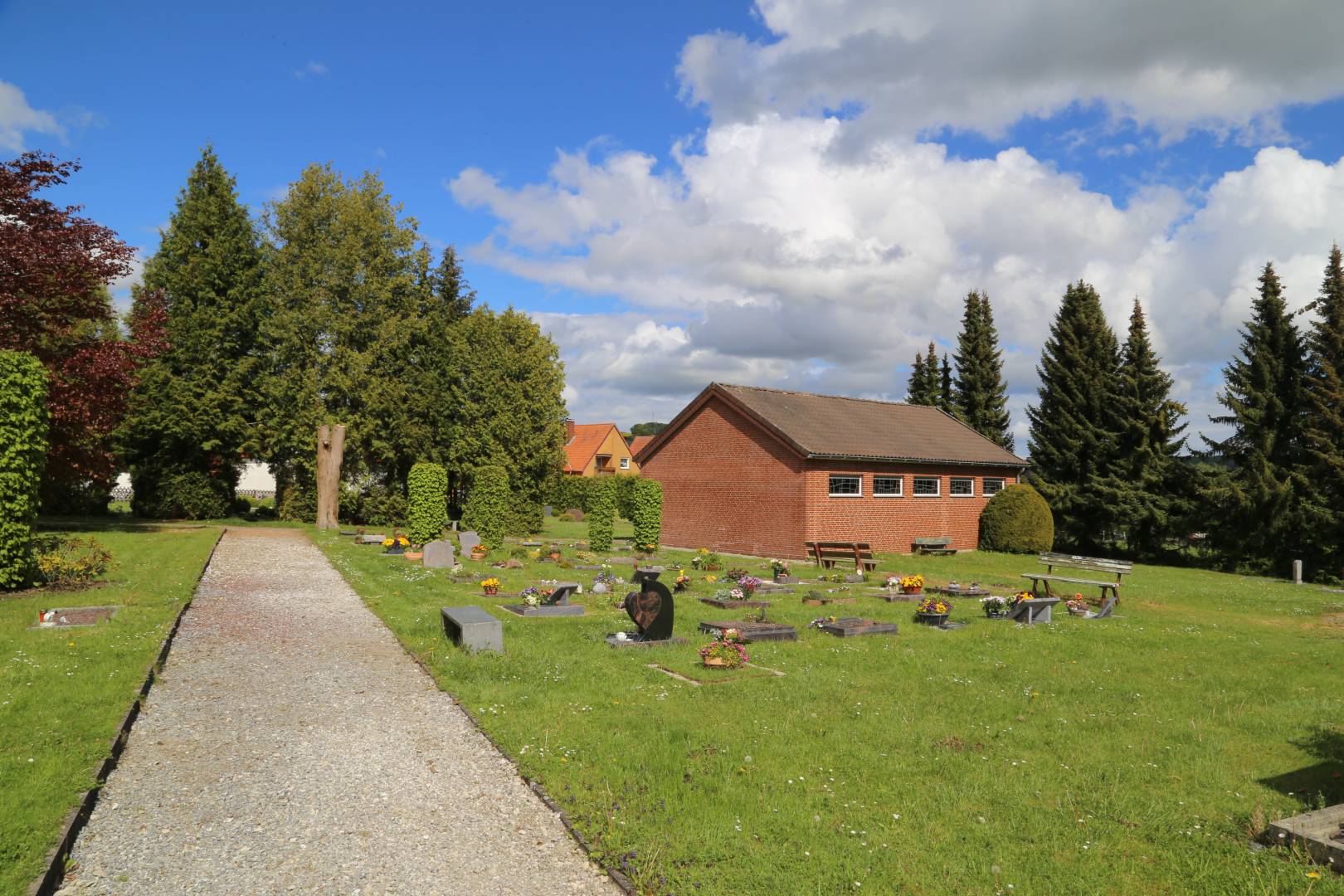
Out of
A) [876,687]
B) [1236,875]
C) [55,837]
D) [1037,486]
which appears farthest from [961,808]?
[1037,486]

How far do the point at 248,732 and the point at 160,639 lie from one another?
14.7 feet

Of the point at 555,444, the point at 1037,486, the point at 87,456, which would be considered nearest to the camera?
the point at 87,456

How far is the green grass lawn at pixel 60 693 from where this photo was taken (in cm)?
570

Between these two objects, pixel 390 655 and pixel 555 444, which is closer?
pixel 390 655

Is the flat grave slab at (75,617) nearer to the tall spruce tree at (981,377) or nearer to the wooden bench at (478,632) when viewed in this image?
the wooden bench at (478,632)

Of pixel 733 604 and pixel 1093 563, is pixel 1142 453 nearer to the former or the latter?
pixel 1093 563

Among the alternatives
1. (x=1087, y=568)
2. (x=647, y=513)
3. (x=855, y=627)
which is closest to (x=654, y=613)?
(x=855, y=627)

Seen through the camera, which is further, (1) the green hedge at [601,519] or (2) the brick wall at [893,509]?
(2) the brick wall at [893,509]

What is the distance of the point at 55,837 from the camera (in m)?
5.50

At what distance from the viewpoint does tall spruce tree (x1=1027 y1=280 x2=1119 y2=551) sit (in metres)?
37.5

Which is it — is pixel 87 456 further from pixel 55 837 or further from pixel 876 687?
pixel 876 687

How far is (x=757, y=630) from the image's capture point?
1324cm

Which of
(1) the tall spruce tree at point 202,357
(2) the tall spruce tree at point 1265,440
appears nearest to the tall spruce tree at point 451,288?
(1) the tall spruce tree at point 202,357

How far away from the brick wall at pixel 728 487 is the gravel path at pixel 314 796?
20.4 m
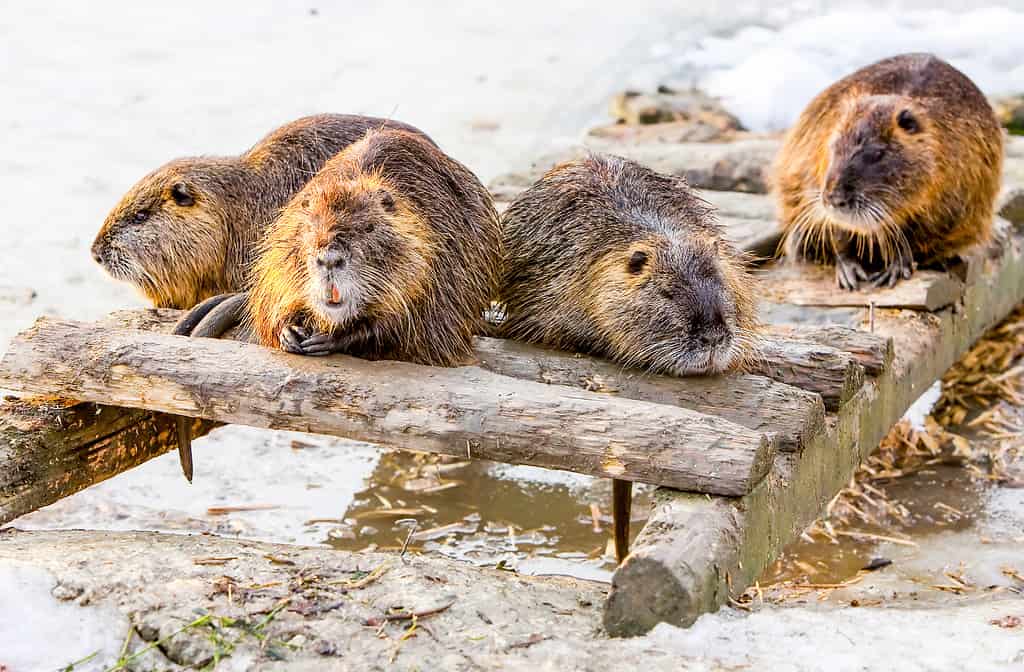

::::

DIRECTION>
Select every line in the rows above that contains the word "wooden", treating uppercase and lowercase as different.

ANSWER TO THIS EXERCISE>
Is the flat grave slab at (75,617) nearer to the tall spruce tree at (981,377) or nearer to the wooden bench at (478,632) when viewed in this image?
the wooden bench at (478,632)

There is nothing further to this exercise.